## What to produce
The expected output is every entry, copied exactly.

## Information provided
::::::::::
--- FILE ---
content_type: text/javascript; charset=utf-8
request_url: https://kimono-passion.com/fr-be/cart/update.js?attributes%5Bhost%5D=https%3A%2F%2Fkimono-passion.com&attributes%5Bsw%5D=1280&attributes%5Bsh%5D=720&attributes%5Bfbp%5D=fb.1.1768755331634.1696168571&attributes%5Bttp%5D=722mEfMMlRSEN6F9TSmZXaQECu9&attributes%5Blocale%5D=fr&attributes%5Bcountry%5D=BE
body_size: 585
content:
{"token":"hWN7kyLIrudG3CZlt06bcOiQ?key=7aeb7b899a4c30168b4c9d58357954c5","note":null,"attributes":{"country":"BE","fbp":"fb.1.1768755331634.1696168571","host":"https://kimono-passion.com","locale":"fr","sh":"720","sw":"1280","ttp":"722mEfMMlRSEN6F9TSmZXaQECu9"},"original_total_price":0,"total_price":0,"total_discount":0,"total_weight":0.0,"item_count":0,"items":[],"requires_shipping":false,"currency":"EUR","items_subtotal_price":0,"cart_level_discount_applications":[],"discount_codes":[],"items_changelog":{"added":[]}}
::::::::::
## Exercise result
--- FILE ---
content_type: text/javascript; charset=utf-8
request_url: https://kimono-passion.com/fr-be/cart/update.js?attributes%5Bhost%5D=https%3A%2F%2Fkimono-passion.com&attributes%5Bsw%5D=1280&attributes%5Bsh%5D=720&attributes%5Bfbp%5D=fb.1.1768755331634.1696168571&attributes%5Bttp%5D=722mEfMMlRSEN6F9TSmZXaQECu9&attributes%5Blocale%5D=fr&attributes%5Bcountry%5D=BE
body_size: 585
content:
{"token":"hWN7kyLIrudG3CZlt06bcOiQ?key=7aeb7b899a4c30168b4c9d58357954c5","note":null,"attributes":{"country":"BE","fbp":"fb.1.1768755331634.1696168571","host":"https://kimono-passion.com","locale":"fr","sh":"720","sw":"1280","ttp":"722mEfMMlRSEN6F9TSmZXaQECu9"},"original_total_price":0,"total_price":0,"total_discount":0,"total_weight":0.0,"item_count":0,"items":[],"requires_shipping":false,"currency":"EUR","items_subtotal_price":0,"cart_level_discount_applications":[],"discount_codes":[],"items_changelog":{"added":[]}}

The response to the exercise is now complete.